■ **Challenge**
Transcribe the timeshare fee discussion below word for word, starting with "Is Bay Vista" and going on through "retiring or retired.".

■ **Passage**

If I have to outlay $2800 annually for a week's stay plus the initial oulay for the unit, I think I'd rather spend $3500 on a house each trip and have more exclusivity and no ties. 

I must be missing something here.....

The $3500 number I referred to was for a week's rental of a high-end villa in comparison



jarta said:


> ^^^  In the 2013 MF Sticky at the top of the TUG Starwood Home Page:
> 
> WSJ VGV MFs 2013
> 
> ...


----------



## tomandrobin (May 8, 2013)

> Are these fees per "week", per owner, or annual as an owner regardless of how many weeks you have? I see $2800 and was using $3000 as a round number. And as an owner you are responsible also for a weekly percentage of the property taxes, correct?



The fee is per week. 


> What is "RR" under the two bedroom condo and what is a lockoff? Sorry for the newbie questions, been reading the forum non-stop for the past eight hours! I am just trying to understand the total annual outlay  if I were to consider buying a timeshare for 1 or two weeks before I delve any further.



The RR was for a special assessment, I believe. A lock-off unit can be "locked-off into two units.....a one bedroom and a studio. 


> If I have to outlay $2800 annually for a week's stay plus the initial oulay for the unit, I think I'd rather spend $3500 on a house each trip and have more exclusivity and no ties.
> 
> I must be missing something here.....



No, you are not missing anything. 


> The $3500 number I referred to was for a week's rental of a high-end villa in comparison



$3500 is a good price for the Villa rental. I would assume that is inclusive of all fees. Again, I am guessing that price does not include housecleaning and resort amenities.


----------



## tomandrobin (May 8, 2013)

Just to note.....There are two phases to WSJ timeshares. We own at the newer phase, Bay Vista. The MF on the two-bedroom loft is $2,176 per year.


----------



## Henry M. (May 8, 2013)

jarta said:


> BV only has 2-br and 3-br lockoff units.



The BV nits cannot be locked off. You have to use the whole unit at once.


----------



## jarta (May 8, 2013)

emuyshondt said:


> The BV nits cannot be locked off. You have to use the whole unit at once.



You are correct.  Don't know what I was thinking.  I'll change.   Salty


----------



## fmzip (May 8, 2013)

tomandrobin said:


> Just to note.....There are two phases to WSJ timeshares. We own at the newer phase, Bay Vista. The MF on the two-bedroom loft is $2,176 per year.




Is Bay Vista the units on top of the hill I see when driving into Cruz Bay?

So is the $2176 are the total annual current outlay  for your 1 week timeshare? Plus the cost of the initial outlay of the 1 week ownership?

I am trying to determine if this really makes sense for me and what the draw is for the timeshare versus renting a nice villa each year. 

If the unit costs 15K for the week for example, that outlay average over a 15 year period means that the unit costs $3176 per week. At the end of the 15 year period, I could sell the unit and hopefully get my money back or keep it and just keep paying the fees. Just trying to determine if this is good plan as in 15 years I will be 62, close to retiring or retired.

■ **Recorded data**
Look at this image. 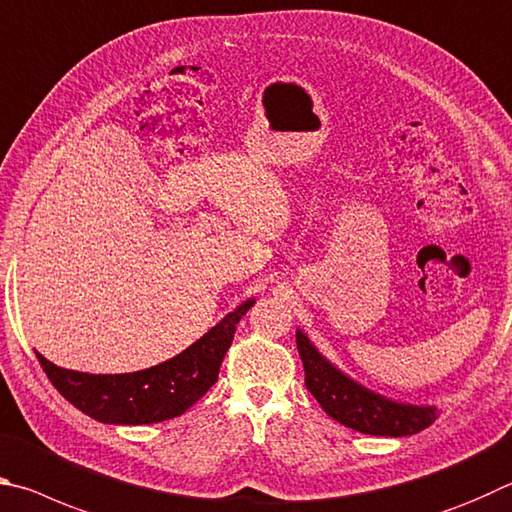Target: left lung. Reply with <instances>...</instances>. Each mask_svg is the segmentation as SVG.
<instances>
[{"instance_id":"left-lung-1","label":"left lung","mask_w":512,"mask_h":512,"mask_svg":"<svg viewBox=\"0 0 512 512\" xmlns=\"http://www.w3.org/2000/svg\"><path fill=\"white\" fill-rule=\"evenodd\" d=\"M297 348L306 369V387L321 409L337 423L371 436H411L427 429L438 418L436 407L407 405L391 400L330 364L306 333L297 330Z\"/></svg>"}]
</instances>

■ **Output of the exercise**
Is Bay Vista the units on top of the hill I see when driving into Cruz Bay?

So is the $2176 are the total annual current outlay  for your 1 week timeshare? Plus the cost of the initial outlay of the 1 week ownership?

I am trying to determine if this really makes sense for me and what the draw is for the timeshare versus renting a nice villa each year. 

If the unit costs 15K for the week for example, that outlay average over a 15 year period means that the unit costs $3176 per week. At the end of the 15 year period, I could sell the unit and hopefully get my money back or keep it and just keep paying the fees. Just trying to determine if this is good plan as in 15 years I will be 62, close to retiring or retired.